Requirement:
Recast the rows from the line containing "How large a" through the line containing "3. the woman with bounding box 21/2/73/53", both included, as a JSON list of strings with one string per line and no blank lines.

Excerpts from spatial question data
::::::::

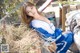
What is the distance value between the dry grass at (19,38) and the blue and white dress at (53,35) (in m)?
0.16

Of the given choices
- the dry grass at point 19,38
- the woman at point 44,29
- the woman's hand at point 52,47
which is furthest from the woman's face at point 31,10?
the woman's hand at point 52,47

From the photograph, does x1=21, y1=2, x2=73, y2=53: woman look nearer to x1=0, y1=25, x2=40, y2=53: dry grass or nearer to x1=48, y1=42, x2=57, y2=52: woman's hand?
x1=48, y1=42, x2=57, y2=52: woman's hand

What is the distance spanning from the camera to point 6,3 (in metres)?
3.26

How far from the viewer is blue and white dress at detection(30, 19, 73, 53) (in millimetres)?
2834

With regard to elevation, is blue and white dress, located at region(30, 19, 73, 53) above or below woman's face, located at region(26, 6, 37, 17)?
below

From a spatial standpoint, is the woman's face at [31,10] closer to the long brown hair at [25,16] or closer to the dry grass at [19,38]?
the long brown hair at [25,16]

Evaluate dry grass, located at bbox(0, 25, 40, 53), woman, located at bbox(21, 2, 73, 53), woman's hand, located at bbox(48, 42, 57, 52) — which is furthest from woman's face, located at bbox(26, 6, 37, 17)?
woman's hand, located at bbox(48, 42, 57, 52)

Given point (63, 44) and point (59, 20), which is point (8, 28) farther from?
point (59, 20)

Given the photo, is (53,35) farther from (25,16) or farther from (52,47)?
Answer: (25,16)

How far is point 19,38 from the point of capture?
2568 mm

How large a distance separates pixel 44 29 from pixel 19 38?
0.41 metres

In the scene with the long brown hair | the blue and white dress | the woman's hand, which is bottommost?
A: the woman's hand

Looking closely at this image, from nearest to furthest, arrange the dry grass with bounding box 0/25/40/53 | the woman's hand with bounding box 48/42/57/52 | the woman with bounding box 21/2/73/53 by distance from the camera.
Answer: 1. the dry grass with bounding box 0/25/40/53
2. the woman's hand with bounding box 48/42/57/52
3. the woman with bounding box 21/2/73/53

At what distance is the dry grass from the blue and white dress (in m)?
0.16
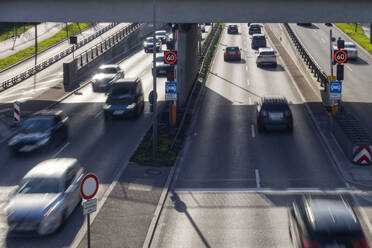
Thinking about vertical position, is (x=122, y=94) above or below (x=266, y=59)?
below

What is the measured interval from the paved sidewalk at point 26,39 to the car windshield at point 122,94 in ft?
102

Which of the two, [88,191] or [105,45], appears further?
[105,45]

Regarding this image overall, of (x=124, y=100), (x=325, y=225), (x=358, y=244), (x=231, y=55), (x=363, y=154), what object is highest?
(x=231, y=55)

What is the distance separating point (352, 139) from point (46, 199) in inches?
537

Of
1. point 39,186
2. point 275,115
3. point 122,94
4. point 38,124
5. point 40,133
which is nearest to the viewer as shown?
point 39,186

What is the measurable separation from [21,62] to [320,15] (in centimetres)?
3498

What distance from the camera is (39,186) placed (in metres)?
16.4

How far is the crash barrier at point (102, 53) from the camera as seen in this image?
Answer: 40.4m

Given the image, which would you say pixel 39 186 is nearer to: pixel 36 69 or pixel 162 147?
pixel 162 147

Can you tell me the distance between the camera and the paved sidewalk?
60969 millimetres

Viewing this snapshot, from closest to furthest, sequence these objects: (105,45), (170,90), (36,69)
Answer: (170,90), (36,69), (105,45)

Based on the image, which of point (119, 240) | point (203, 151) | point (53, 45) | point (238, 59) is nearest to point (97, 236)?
point (119, 240)

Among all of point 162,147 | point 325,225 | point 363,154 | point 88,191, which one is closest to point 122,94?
point 162,147

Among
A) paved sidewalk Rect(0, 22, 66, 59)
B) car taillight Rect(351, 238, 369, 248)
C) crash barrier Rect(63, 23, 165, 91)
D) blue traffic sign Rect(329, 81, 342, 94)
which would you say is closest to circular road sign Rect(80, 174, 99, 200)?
car taillight Rect(351, 238, 369, 248)
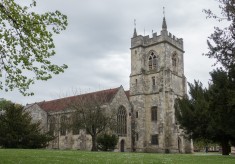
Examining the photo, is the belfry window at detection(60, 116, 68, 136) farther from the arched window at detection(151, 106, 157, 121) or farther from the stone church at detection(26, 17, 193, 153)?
the arched window at detection(151, 106, 157, 121)

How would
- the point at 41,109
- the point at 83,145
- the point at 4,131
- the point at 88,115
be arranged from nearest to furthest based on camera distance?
the point at 4,131
the point at 88,115
the point at 83,145
the point at 41,109

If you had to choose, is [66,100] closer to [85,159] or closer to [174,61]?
[174,61]

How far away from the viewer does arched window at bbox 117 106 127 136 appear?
47953 millimetres

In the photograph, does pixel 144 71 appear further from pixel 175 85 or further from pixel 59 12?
pixel 59 12

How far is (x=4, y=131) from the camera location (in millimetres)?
32438

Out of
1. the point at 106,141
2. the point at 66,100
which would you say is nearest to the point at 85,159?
the point at 106,141

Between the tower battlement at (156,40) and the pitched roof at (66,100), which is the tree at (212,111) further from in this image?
the tower battlement at (156,40)

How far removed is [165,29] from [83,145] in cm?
2196

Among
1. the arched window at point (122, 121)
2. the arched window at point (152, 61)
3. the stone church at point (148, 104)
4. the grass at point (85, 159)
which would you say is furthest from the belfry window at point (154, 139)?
the grass at point (85, 159)

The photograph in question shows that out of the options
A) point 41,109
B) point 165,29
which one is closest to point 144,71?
point 165,29

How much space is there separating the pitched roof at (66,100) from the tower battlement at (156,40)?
31.9ft

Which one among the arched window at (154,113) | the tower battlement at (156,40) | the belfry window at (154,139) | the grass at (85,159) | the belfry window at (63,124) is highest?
the tower battlement at (156,40)

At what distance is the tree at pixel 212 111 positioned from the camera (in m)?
21.4

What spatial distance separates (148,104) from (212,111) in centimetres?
2881
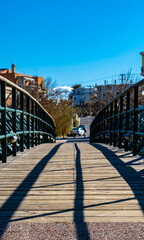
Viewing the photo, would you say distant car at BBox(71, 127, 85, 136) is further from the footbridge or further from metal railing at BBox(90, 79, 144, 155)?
the footbridge

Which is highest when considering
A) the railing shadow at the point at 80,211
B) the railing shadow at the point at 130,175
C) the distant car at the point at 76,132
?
the distant car at the point at 76,132

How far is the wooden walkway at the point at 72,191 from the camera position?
204 cm

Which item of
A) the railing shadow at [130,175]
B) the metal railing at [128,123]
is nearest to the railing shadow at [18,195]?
the railing shadow at [130,175]

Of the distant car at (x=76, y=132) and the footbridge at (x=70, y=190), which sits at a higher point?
the distant car at (x=76, y=132)

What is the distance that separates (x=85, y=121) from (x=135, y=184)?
59.0 meters

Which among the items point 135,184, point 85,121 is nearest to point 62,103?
point 135,184

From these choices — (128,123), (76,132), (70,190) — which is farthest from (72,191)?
(76,132)

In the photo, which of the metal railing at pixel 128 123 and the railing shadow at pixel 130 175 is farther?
the metal railing at pixel 128 123

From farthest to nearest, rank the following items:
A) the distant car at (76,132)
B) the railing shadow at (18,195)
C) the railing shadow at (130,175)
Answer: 1. the distant car at (76,132)
2. the railing shadow at (130,175)
3. the railing shadow at (18,195)

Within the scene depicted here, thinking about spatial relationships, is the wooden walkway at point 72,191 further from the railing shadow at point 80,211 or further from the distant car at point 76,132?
the distant car at point 76,132

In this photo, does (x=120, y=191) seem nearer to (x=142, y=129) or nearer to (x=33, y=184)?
(x=33, y=184)

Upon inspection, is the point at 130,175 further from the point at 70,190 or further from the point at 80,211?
the point at 80,211

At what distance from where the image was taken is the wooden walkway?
2043mm

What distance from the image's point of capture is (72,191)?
2.60m
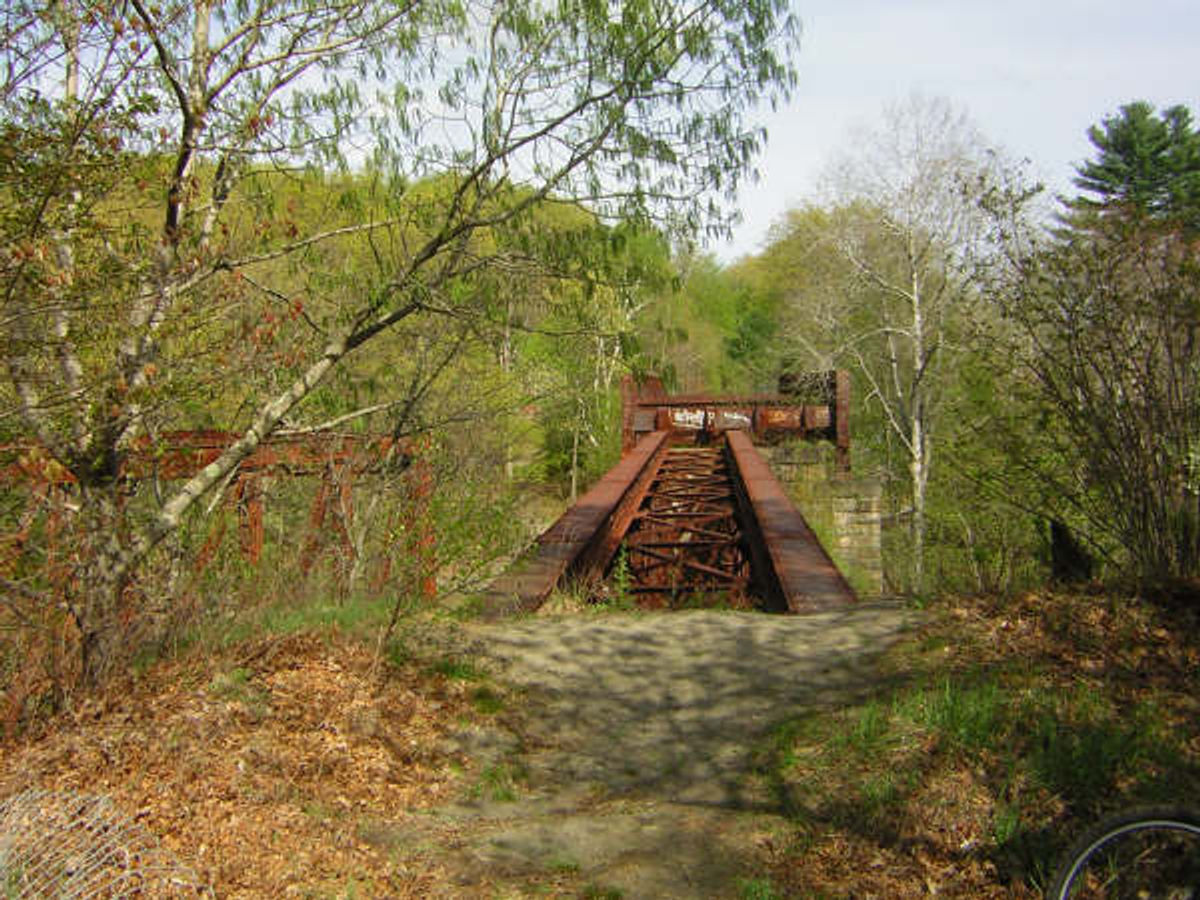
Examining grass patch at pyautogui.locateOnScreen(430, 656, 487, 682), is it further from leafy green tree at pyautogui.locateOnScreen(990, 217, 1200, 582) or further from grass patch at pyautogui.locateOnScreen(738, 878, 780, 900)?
leafy green tree at pyautogui.locateOnScreen(990, 217, 1200, 582)

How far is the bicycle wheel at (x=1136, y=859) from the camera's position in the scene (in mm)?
2465

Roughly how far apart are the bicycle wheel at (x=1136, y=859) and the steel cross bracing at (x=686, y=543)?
5.80 meters

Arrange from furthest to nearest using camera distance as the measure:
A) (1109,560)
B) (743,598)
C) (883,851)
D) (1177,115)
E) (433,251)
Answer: (1177,115), (743,598), (433,251), (1109,560), (883,851)

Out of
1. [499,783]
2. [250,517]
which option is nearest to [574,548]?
[250,517]

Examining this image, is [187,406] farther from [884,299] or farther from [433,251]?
[884,299]

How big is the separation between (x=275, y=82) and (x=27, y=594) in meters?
3.14

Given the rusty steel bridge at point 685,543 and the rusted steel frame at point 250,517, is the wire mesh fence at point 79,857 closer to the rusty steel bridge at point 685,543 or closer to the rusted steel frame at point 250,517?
the rusted steel frame at point 250,517

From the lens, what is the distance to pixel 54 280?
4090mm

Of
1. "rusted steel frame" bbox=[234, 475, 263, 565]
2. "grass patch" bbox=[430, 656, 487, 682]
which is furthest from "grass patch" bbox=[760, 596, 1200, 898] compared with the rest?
"rusted steel frame" bbox=[234, 475, 263, 565]

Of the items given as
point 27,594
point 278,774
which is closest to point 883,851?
point 278,774

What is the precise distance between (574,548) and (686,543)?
2.34 meters

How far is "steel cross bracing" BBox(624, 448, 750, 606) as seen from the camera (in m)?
9.56

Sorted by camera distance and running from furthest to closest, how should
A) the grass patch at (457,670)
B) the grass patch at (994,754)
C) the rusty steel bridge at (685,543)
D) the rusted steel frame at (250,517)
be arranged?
the rusty steel bridge at (685,543) < the rusted steel frame at (250,517) < the grass patch at (457,670) < the grass patch at (994,754)

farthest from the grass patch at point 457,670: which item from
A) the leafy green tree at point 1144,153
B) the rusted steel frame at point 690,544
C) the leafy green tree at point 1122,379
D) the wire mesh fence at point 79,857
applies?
the leafy green tree at point 1144,153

::::::::

Complete response:
[
  "How large a distance separates pixel 44 29 from pixel 19 38?",
  "0.41 metres",
  "In the scene with the long brown hair | the blue and white dress | the woman's hand, which is bottommost?",
  "A: the woman's hand",
  "Looking closely at this image, from nearest to furthest, arrange the dry grass with bounding box 0/25/40/53 | the woman's hand with bounding box 48/42/57/52 | the woman with bounding box 21/2/73/53 by distance from the camera.",
  "Answer: 1. the dry grass with bounding box 0/25/40/53",
  "2. the woman's hand with bounding box 48/42/57/52",
  "3. the woman with bounding box 21/2/73/53"
]